I'm inclined to use DeepSeek V4 Pro the most, because it is consistently extremely strong, it's very fast, it's very cheap and has excellent caching and cheap-as-free cached input tokens (something like 80% of token usage is cached when I'm using it for security scanning). So, my probably "pair" of frontline security researchers will probably be DeepSeek V4 Pro and Gemma 4 31B self-hosted (another shockingly strong contender, competitive with the best models once you let it loop on the same file a couple/few times). But, I won't be surprised if GLM 5.2 turns out better than DeepSeek V4 Pro...it costs quite a bit more.
So its like run 3 loops of “here project, find bugs” with all good models, then dedupe and priorize with a sota?
The loop is "look at this file in this repo, find bugs" iterated over every file in a project, with the ability to look at the rest of the repo for cross-file bugs related to the file they're instructed to look specifically at, but yes. The Anthropic folks have basically said that's how they're doing security audits (Nicholas Carlini is an Anthropic employee and he's done talks about it), so I assume that's how Mythos found its bugs.

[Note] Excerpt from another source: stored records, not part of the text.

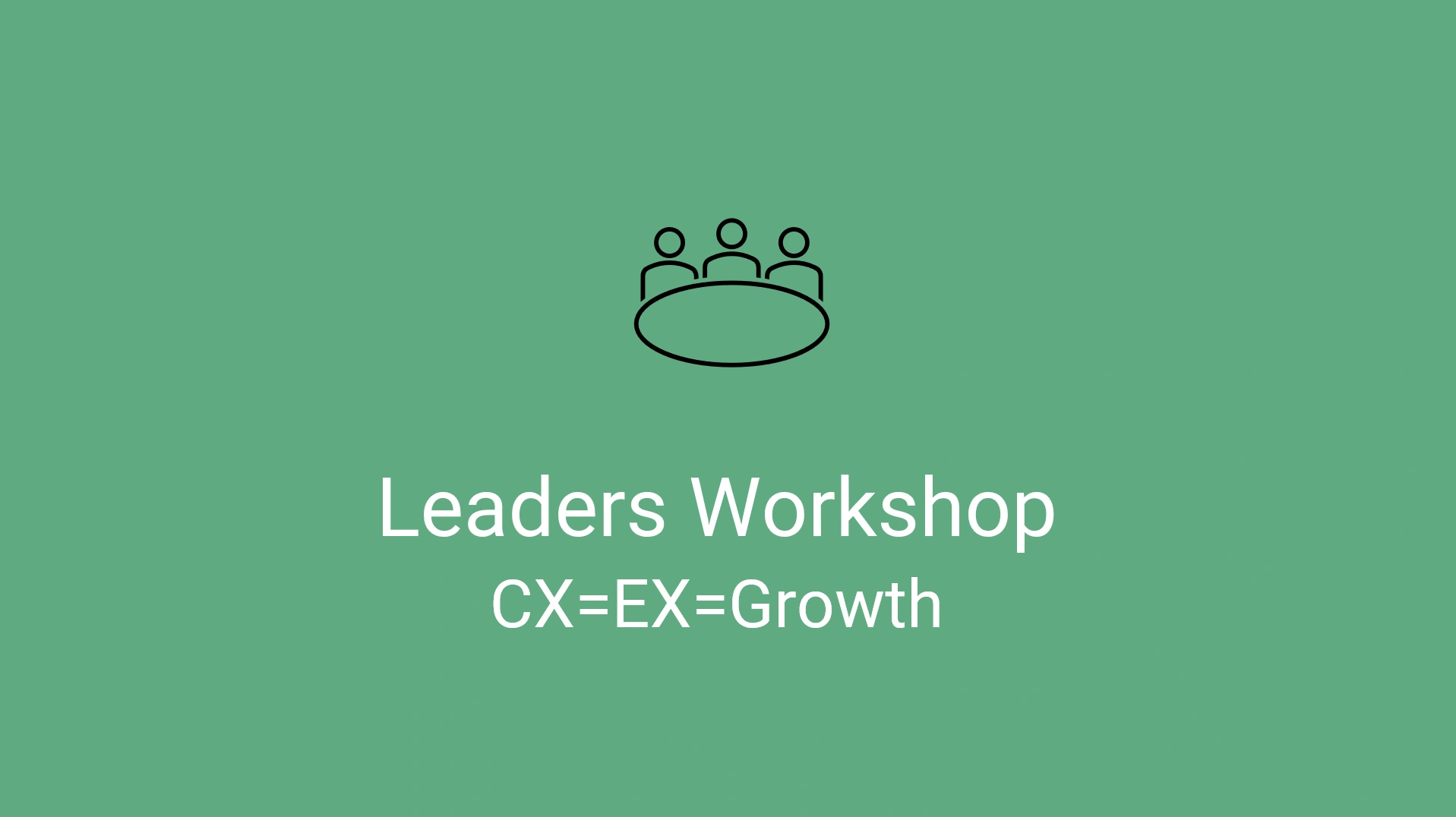 Senior Leadership CX=Growth Workshop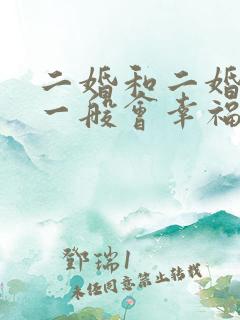 二婚和二婚结婚一般会幸福吗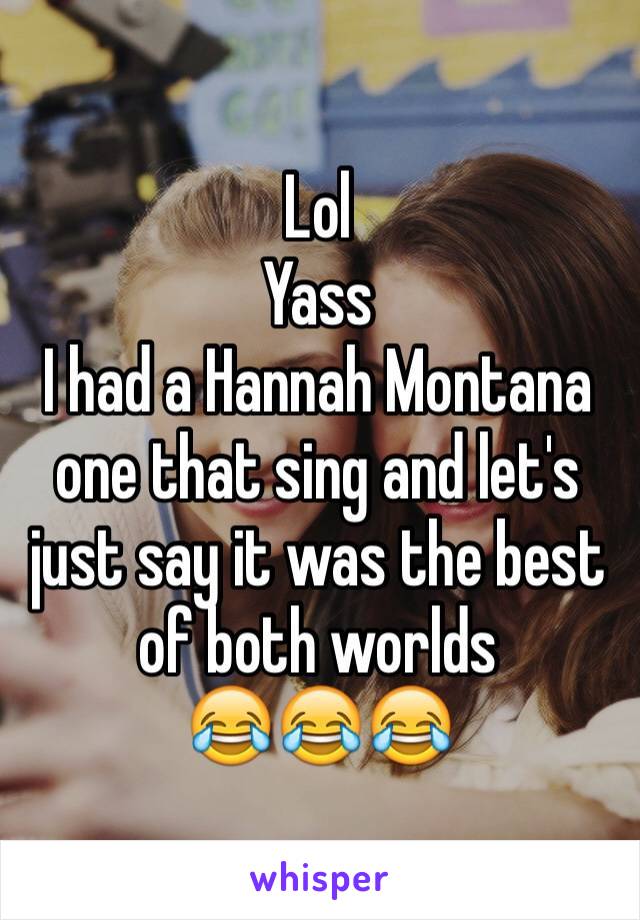 Lol 
Yass 
I had a Hannah Montana one that sing and let's just say it was the best of both worlds
😂😂😂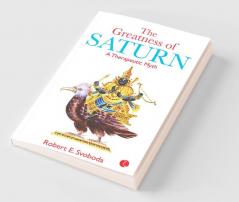 The Greatness Of Saturn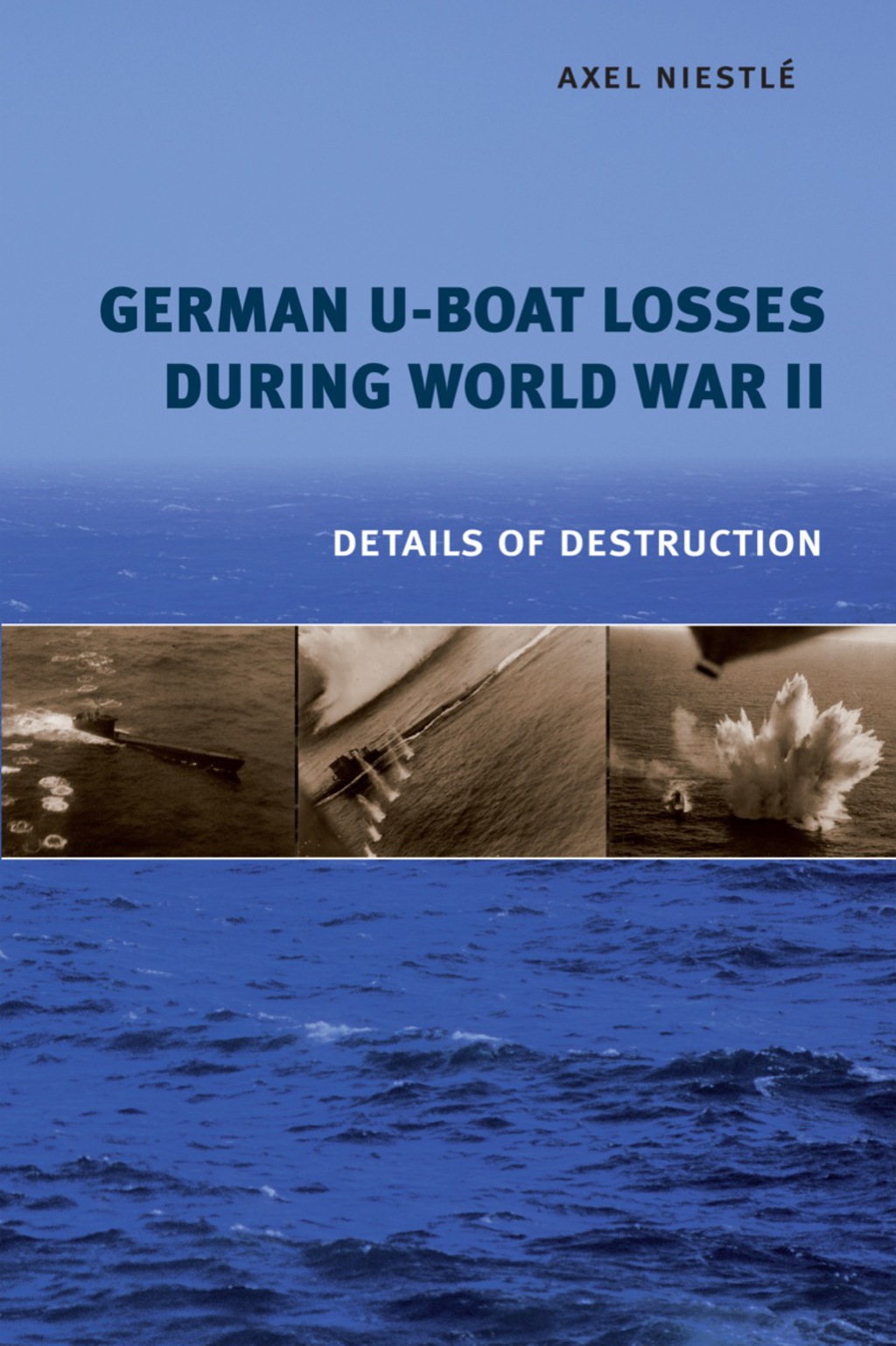 German U-Boat Losses During World War II: Details of Destruction 1st Edition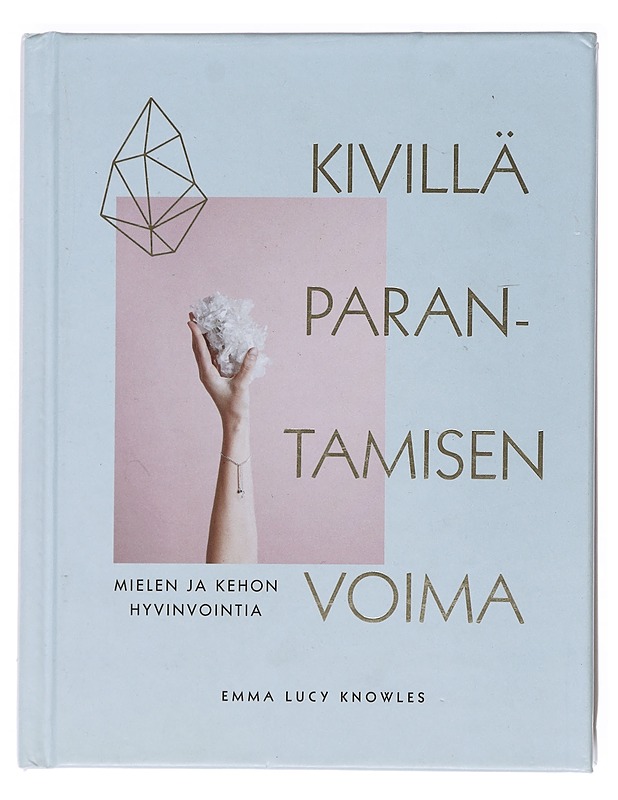 Kivillä parantamisen voima - Knowles, Emma Lucy - Tietokirjat ja oppaat - 10105520413 - 0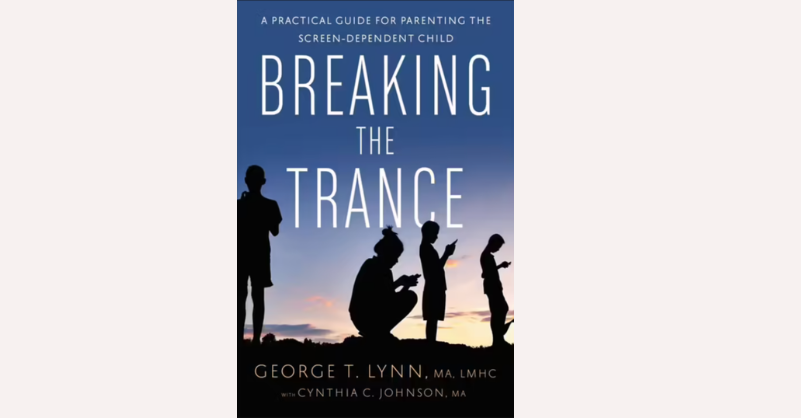 Book cover of ‘Breaking the Trance: A Practical Guide for Parenting the Screen-Dependent Child’ by George T. Lynn and Cynthia C. Johnson.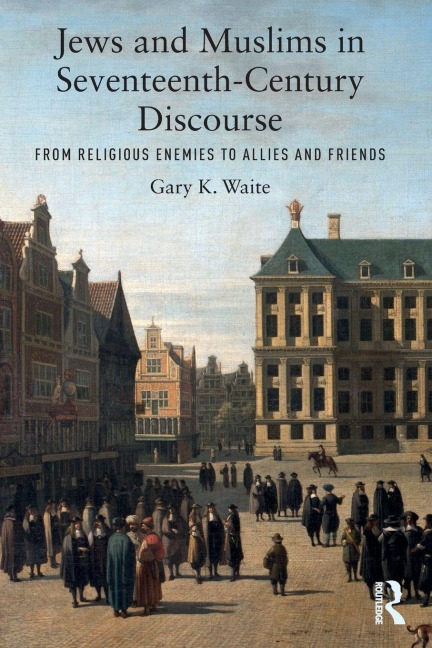 Jews and Muslims in Seventeenth-Century Discourse - Gary K. Waite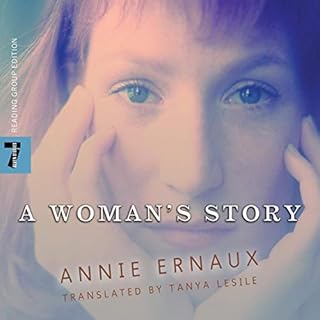 A Woman's Story Audiobook By Annie Ernaux, Tanya Leslie cover art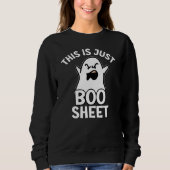 ハロウィーンこれは単なるブーシート、おもしろい幽霊 スウェットシャツ (正面)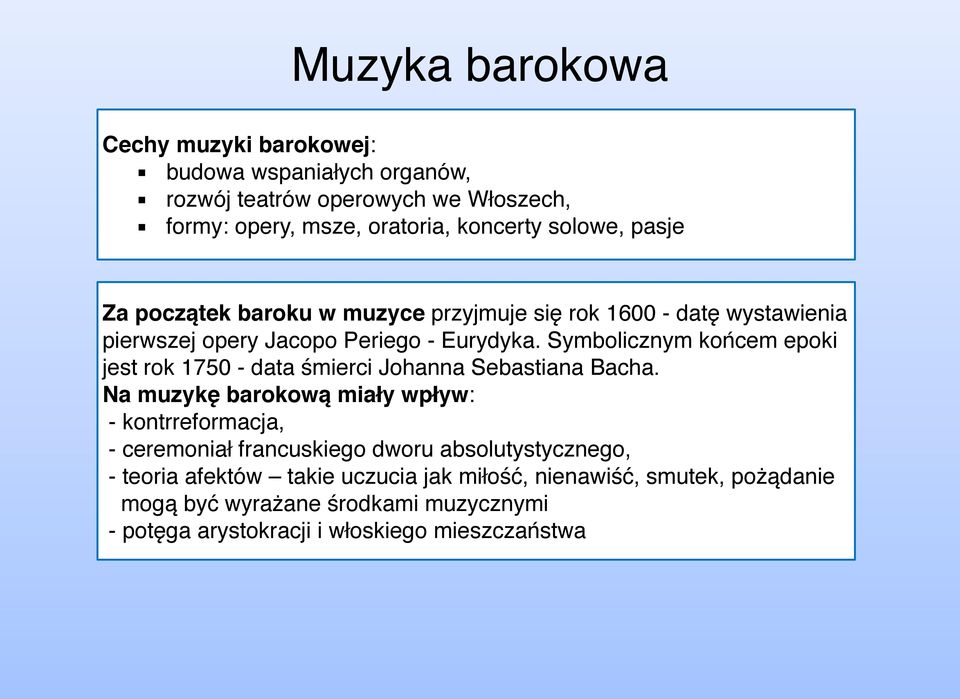 Symbolicznym końcem epoki jest rok 1750 - data śmierci Johanna Sebastiana Bacha.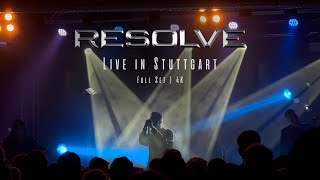 Resolve  Live in Stuttgart Full Set 2024  4K [upl. by Southworth]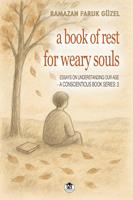   A Book of Rest for Weary Souls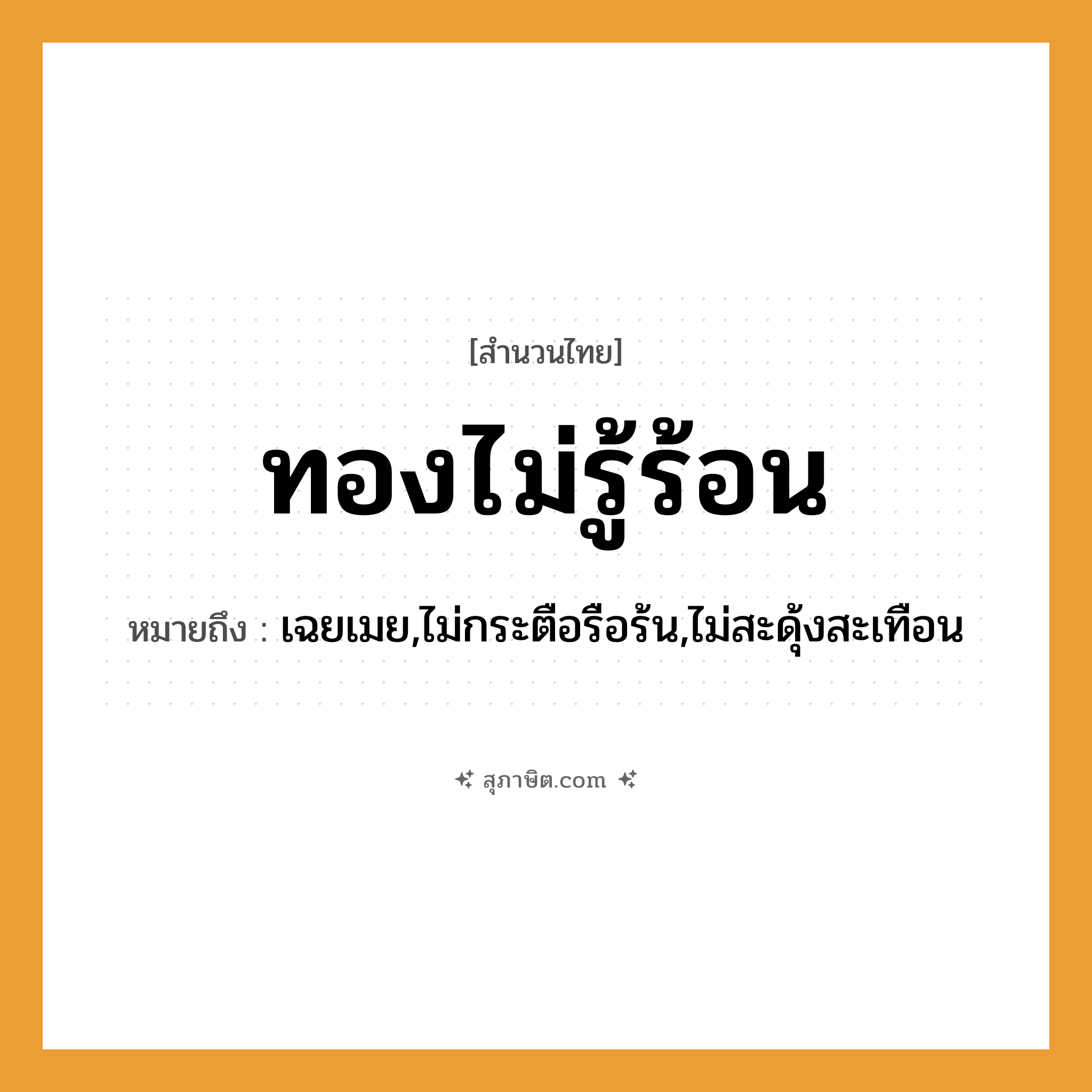 คำสุภาษิต: ทองไม่รู้ร้อน หมายถึง?, หมายถึง เฉยเมย,ไม่กระตือรือร้น,ไม่สะดุ้งสะเทือน วัตถุ ทอง คำกริยา รู้, ร้อน ธรรมชาติ ความร้อน หมวด สำนวนไทย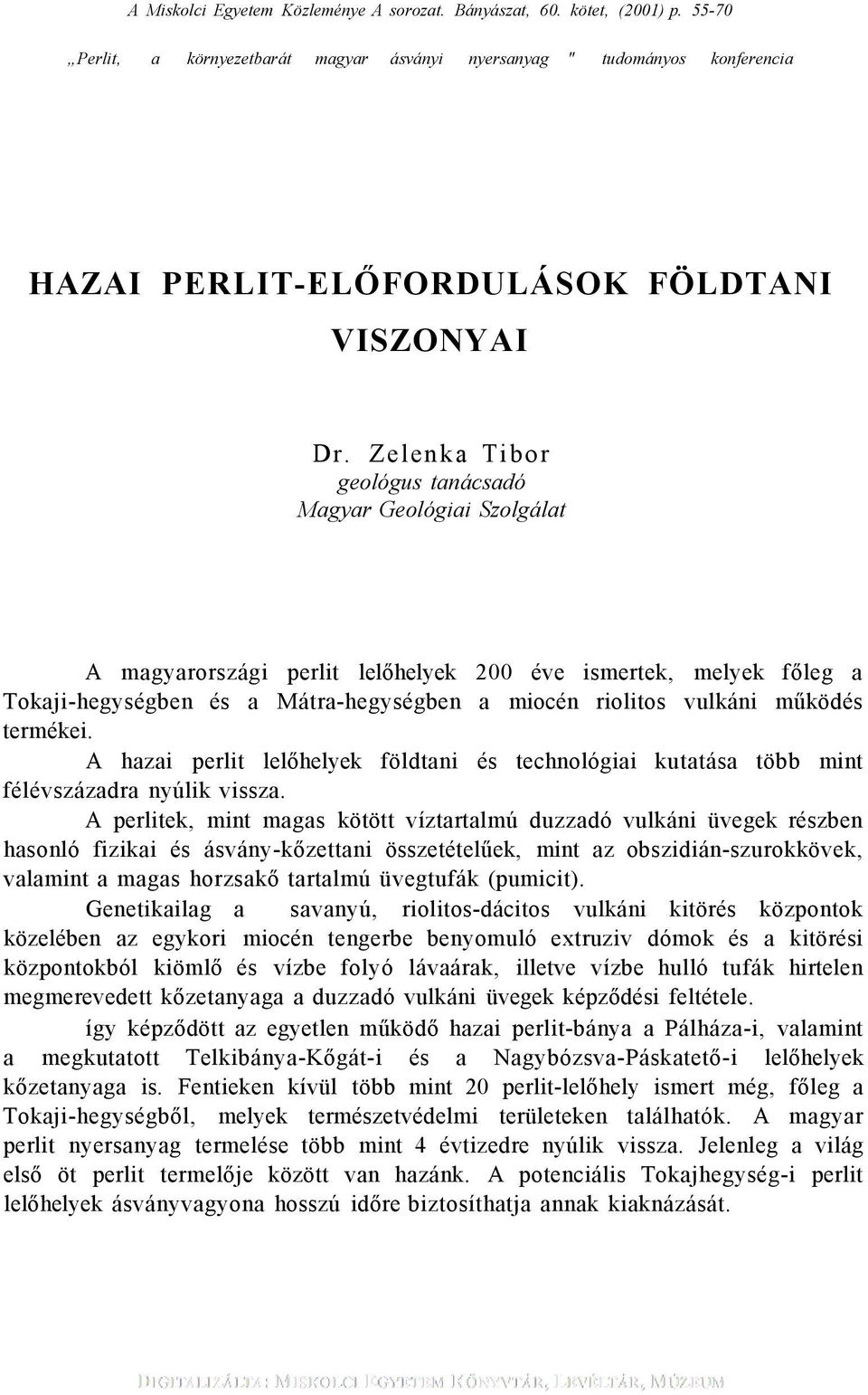 Zelenka Tibor geológus tanácsadó Magyar Geológiai Szolgálat A magyarországi perlit lelőhelyek 200 éve ismertek, melyek főleg a Tokaji-hegységben és a Mátra-hegységben a miocén riolitos vulkáni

I've benchmarked it, and the "here's a repo, find bugs" approach finds far fewer bugs. Like, dramatically fewer. Models are good and contexts have expanded, but focus still wins with hard problems. You could probably tell the good models to make a plan to audit the repo, and it would end up making its own "loop" in the form of a checklist of files to look at over several sessions or via subagents, I assume.
Ah this is an important distinction, thanks!
Not sure if helpful but in my experience when something a bit more complex needs to be done, manually making it read the context I know the model will need for it to solve it well (like making it consume all the project docs first) helps with getting a more satisfactory result instead of only giving it the task and let it look around and consume the context it thinks it needs.
Will test your bug finding method in a current project of mine both with my "manual" context preloading and without.